Indic-BERT-v1: BERT-based Multilingual Model for 11 Indic Languages and Indian-English. For latest Indic-BERT v2, check: https://github.com/AI4Bharat/IndicBERT
https://indicnlp.ai4bharat.org
MIT License
276 stars 41 forks source link

Not able to fine tune for text classification using Huggingface library #29

Closed shaktisd closed 3 years ago

shaktisd commented 3 years ago

Hi I am trying to fine tune indic bert on IITP Movie Reviews . It is not working for AutoTokenizer, AutoModelForSequenceClassification or AlbertTokenizer, AlbertForSequenceClassification Following is the code I am trying to run , getting same exception if I change to Auto from Albert.

Getting error : ValueError: Checkpoint was expecting a trackable object (an object derived from TrackableBase), got AlbertForSequenceClassification(

import pandas as pd
from sklearn.preprocessing import LabelEncoder
import tensorflow as tf
# Import generic wrappers
#from transformers import AutoTokenizer, AutoModelForSequenceClassification
from transformers import AlbertTokenizer, AlbertForSequenceClassification

train_df = pd.read_csv(r'data\iitp-movie-reviews\hi\hi-train.csv' , names=['label','text'])
train_df['text'] = train_df['text'].str.replace('\n','')

test_df = pd.read_csv(r'data\iitp-movie-reviews\hi\hi-test.csv' , names=['label','text'])
test_df['text'] = test_df['text'].str.replace('\n','')

valid_df = pd.read_csv(r'data\iitp-movie-reviews\hi\hi-valid.csv' , names=['label','text'])
valid_df['text'] = test_df['text'].str.replace('\n','')

display(train_df.head(2))
display(train_df['label'].unique())

le = LabelEncoder()
x_train = train_df['text'].tolist()
y_train = list(le.fit_transform(train_df['label'].tolist()))

x_test = test_df['text'].tolist()
y_test = list(le.transform(test_df['label'].tolist()))

x_valid = valid_df['text'].tolist()
y_valid = list(le.transform(valid_df['label'].tolist()))

# Define the model repo
model_name = "ai4bharat/indic-bert" 

tokenizer = AlbertTokenizer.from_pretrained(model_name)

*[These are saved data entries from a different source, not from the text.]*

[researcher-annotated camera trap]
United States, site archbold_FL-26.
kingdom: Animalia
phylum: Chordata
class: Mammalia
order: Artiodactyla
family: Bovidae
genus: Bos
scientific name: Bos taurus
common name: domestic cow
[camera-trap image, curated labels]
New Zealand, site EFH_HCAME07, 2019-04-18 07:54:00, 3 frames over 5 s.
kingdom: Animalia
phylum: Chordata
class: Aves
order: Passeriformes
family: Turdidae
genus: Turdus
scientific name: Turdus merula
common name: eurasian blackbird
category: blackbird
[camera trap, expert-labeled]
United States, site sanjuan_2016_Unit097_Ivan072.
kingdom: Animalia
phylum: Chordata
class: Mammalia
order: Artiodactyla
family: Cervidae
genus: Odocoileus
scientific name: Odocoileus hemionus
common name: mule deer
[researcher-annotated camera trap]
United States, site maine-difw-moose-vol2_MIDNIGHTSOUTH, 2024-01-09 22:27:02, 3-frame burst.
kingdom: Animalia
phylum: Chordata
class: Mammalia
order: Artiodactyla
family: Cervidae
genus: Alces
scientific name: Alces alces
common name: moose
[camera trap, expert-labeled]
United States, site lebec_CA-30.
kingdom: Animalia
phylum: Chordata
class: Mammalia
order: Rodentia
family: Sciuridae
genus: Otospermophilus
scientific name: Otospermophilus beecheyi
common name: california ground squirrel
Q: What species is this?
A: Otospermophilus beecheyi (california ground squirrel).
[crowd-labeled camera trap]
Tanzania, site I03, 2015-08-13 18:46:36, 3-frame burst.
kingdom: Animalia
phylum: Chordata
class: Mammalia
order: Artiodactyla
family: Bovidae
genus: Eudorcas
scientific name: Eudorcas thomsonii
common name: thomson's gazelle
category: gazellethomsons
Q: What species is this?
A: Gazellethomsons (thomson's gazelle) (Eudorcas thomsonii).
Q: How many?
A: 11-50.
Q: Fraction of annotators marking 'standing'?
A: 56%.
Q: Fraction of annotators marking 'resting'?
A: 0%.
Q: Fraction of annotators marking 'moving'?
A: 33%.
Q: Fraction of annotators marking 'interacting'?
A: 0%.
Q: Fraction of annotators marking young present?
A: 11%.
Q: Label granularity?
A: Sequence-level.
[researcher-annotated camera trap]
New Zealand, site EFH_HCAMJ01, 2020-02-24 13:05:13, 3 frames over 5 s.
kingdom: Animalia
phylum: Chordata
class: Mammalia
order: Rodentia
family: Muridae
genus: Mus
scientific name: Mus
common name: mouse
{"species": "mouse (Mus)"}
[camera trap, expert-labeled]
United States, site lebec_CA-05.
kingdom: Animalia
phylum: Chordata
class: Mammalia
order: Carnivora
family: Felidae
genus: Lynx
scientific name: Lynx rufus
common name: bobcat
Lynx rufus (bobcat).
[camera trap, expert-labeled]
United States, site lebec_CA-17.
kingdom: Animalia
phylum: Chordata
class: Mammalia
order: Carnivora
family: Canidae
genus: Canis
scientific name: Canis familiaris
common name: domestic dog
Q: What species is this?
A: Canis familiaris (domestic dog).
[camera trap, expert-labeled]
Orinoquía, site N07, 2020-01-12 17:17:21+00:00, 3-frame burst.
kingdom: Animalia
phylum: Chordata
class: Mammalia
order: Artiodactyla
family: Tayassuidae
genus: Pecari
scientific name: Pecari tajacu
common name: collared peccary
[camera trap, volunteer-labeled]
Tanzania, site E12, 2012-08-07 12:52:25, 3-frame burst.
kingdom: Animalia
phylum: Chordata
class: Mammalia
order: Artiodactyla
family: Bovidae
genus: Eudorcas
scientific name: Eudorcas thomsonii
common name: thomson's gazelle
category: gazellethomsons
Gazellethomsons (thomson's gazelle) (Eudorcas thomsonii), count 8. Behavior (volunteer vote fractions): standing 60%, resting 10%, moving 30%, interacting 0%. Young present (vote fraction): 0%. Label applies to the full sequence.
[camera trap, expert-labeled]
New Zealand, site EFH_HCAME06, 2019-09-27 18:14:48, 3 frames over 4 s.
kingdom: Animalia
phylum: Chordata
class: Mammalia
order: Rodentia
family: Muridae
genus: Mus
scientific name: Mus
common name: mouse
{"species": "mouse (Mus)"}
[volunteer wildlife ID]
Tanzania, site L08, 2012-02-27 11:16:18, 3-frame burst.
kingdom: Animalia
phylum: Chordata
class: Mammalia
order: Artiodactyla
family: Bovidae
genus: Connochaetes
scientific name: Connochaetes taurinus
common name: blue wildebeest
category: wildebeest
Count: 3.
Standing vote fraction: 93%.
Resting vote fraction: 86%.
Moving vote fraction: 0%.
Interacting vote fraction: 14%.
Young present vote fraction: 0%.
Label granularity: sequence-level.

train_encodings = tokenizer(x_train, truncation=True, padding=True)
test_encodings = tokenizer(x_test, truncation=True, padding=True)
valid_encodings = tokenizer(x_valid, truncation=True, padding=True)

import tensorflow as tf

train_dataset = tf.data.Dataset.from_tensor_slices((
    dict(train_encodings),
    y_train
))
val_dataset = tf.data.Dataset.from_tensor_slices((
    dict(valid_encodings),
    y_valid
))
test_dataset = tf.data.Dataset.from_tensor_slices((
    dict(test_encodings),
    y_test
))

from transformers import TFTrainer, TFTrainingArguments

training_args = TFTrainingArguments(
    output_dir='./results',          # output directory
    num_train_epochs=3,              # total number of training epochs
    per_device_train_batch_size=16,  # batch size per device during training
    per_device_eval_batch_size=64,   # batch size for evaluation
    warmup_steps=500,                # number of warmup steps for learning rate scheduler
    weight_decay=0.01,               # strength of weight decay
    logging_dir='./logs',            # directory for storing logs
    logging_steps=10,
)

with training_args.strategy.scope():
    model = AlbertForSequenceClassification.from_pretrained(model_name)

trainer = TFTrainer(
    model=model,                         # the instantiated 🤗 Transformers model to be trained
    args=training_args,                  # training arguments, defined above
    train_dataset=train_dataset,         # training dataset
    eval_dataset=val_dataset             # evaluation dataset
)

trainer.train()
gowtham1997 commented 3 years ago

Seems to be a TensorFlow checkpoint loading error.

Can you try running the same snippet without TF ie using PyTorch (TFTrainingArguments -> TrainingArguments, TFTrainer -> Trainer, etc) and see if you get an error?